Elizabeth: Great public health message. We don't have to say very much about smoking, of course, because we talk about that a lot. Finally, then, let's turn to The Lancet, also talking about largely adolescents, those people who are frequently diagnosed with ADHD, although we do see it also diagnosed in children and adults. This was a very comprehensive look at all the literature out there looking at benefits, safety, efficacy for ADHD treatment in all of these populations: children, adults, and adolescents.

They had 133 double-blind, randomized, controlled trials they included in the analysis. They were looking at comparing amphetamines with each other, the whole bunch of them -- and I won't list them all -- or with placebo. First of all, they chortle that their findings represent the most comprehensive available evidence base to inform patients, families, clinicians, and guideline developers, as well as policymakers, on which is the best ADHD med across age groups. That's a pretty broad claim, I think, and maybe it's true. But once they take a look at all of the evidence, they support the use of methylphenidate in children and adolescents and amphetamines in adults as preferred, first-choice medications for short-term treatment of ADHD. And they also add the caveat that we need to take a look at long-term effects of these drugs very urgently.

Rick: This is an important health message because 5% of school-age children and 2.5% of adults suffer from ADHD. They looked, as you mentioned, at what are called psychostimulants and also non-psychostimulants. They looked at efficacy, tolerability, and acceptability. As you noted, this was probably the most comprehensive analysis. It's called a network meta-analysis. This involved almost 20,000 children and adults. It's as robust a study as we've ever seen, robust meta-analysis, and it shows methylphenidate because it had the best effect of kids and the lower side effects. In adults, the same thing. Amphetamines, most efficacious and also the only medication that was tolerated better than placebo.

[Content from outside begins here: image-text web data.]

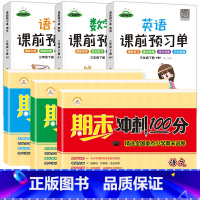 [复习预习]三上期末语数+三下语数预习单 全6册 [正版]三年级上册试卷测试卷全套人教版小学3年级上册语文数学英语期末总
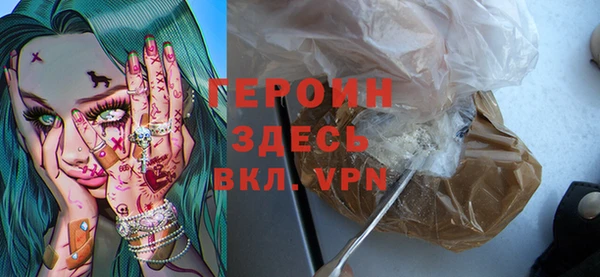 прущая мука Навашино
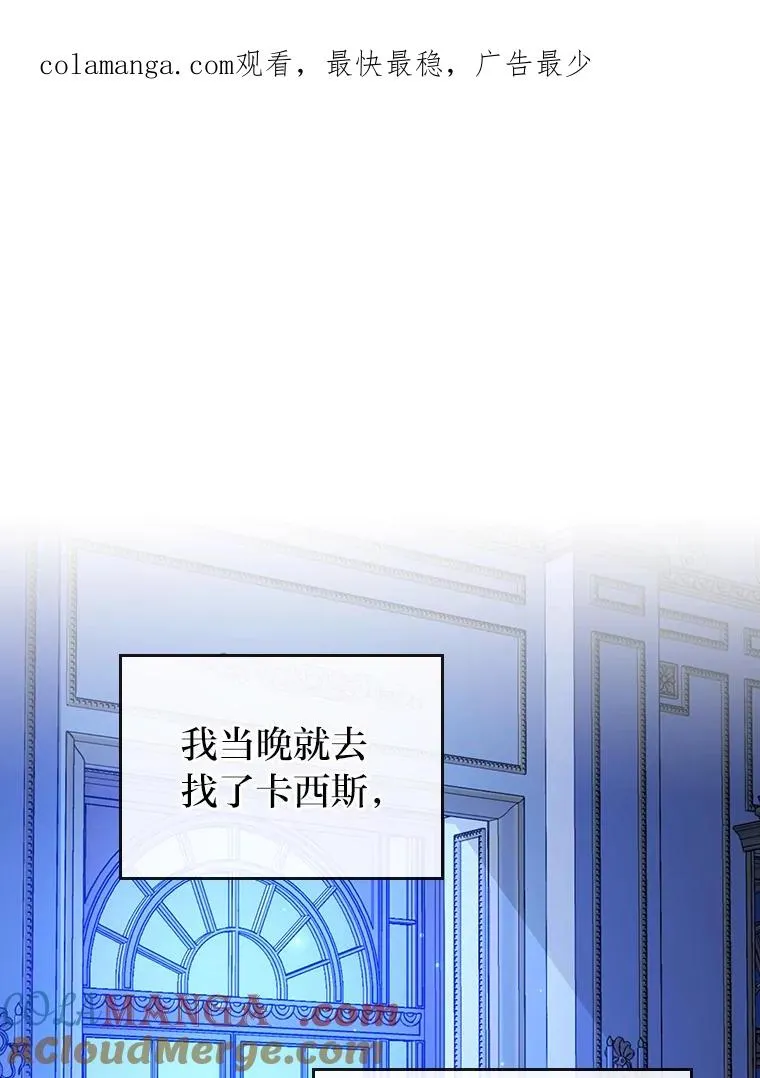 15.傲娇的表达方式 第1页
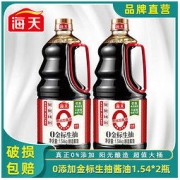 海天 0添加金标生抽 1.54kg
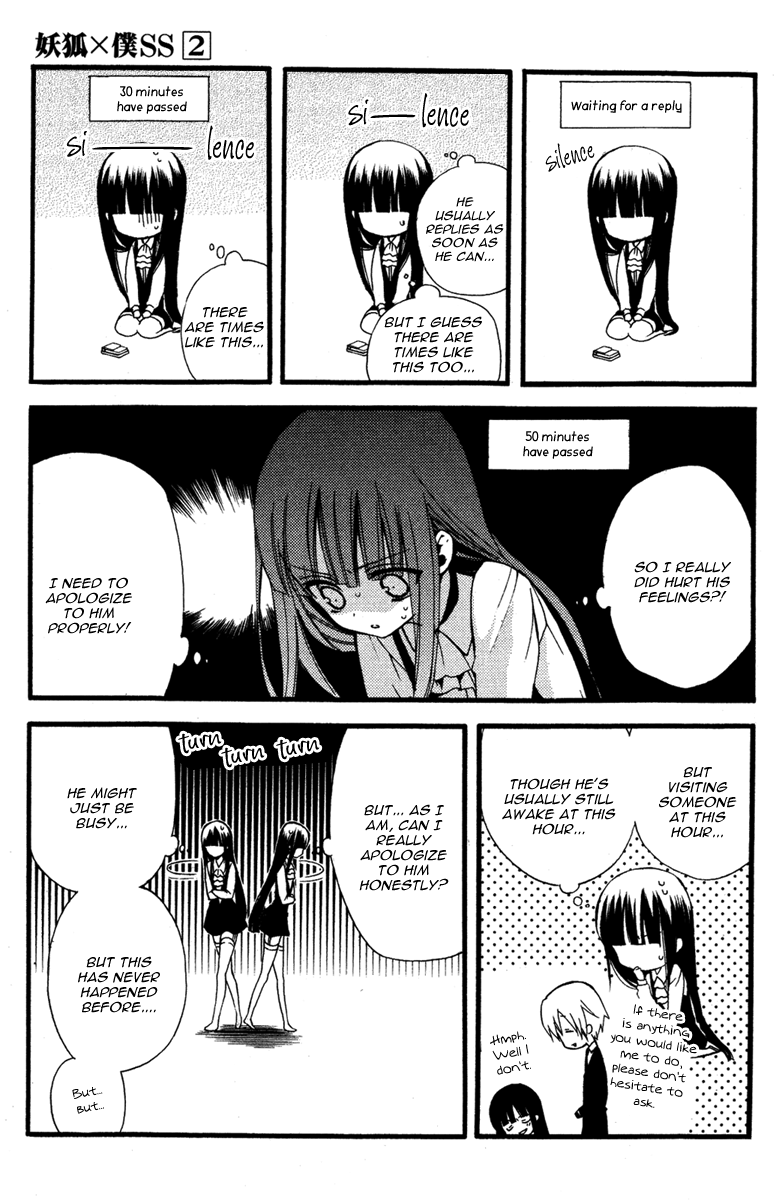 Read Inu x Boku SS (en) Manga Online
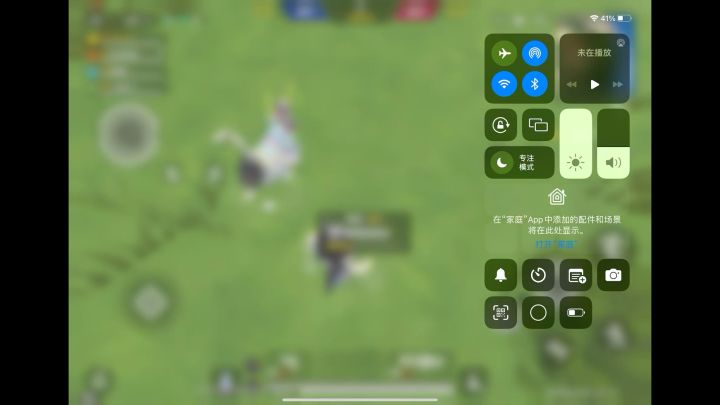 一次与百榜之间的较量截图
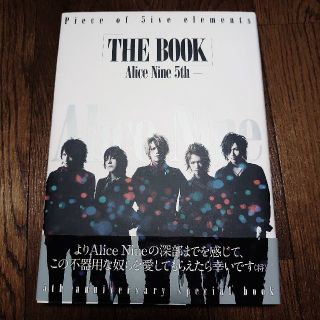 「THE BOOK」-Alice Nine 5th-(アート/エンタメ)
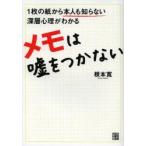 Yahoo! Yahoo!ショッピング(ヤフー ショッピング)メモは嘘をつかない 1枚の紙から本人も知らない深層心理がわかる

Elizabeth: I'm really interested in this idea, though, of short-term treatment because I believe we've reported on studies that show that people tend to get on these meds and they stay on them.

Rick: They highlighted this. All the studies they looked at, they have pretty good data for the first 12 weeks, and they tried to look at 26 and 52 weeks of medication use, and there aren't enough studies to draw any conclusions. Although this study tells us which medications are best, it doesn't tell us when to initiate them. It really doesn't tell us how long to use them, so we need additional studies to determine those things.

Elizabeth: No question because those large numbers of people who are taking all of these meds, I guess that they're just being prescribed them and are taking them kind of on a long-term basis without really any data.

Rick: Precisely. I mean there's still a lot of work to be done.

Elizabeth: On that note, I'm going to talk about induction of labor this week on the blog. That's a look at this week's medical headlines from Texas Tech. I'm Elizabeth Tracey.

Rick: And I'm Rick Lange. Y'all listen up and make healthy choices.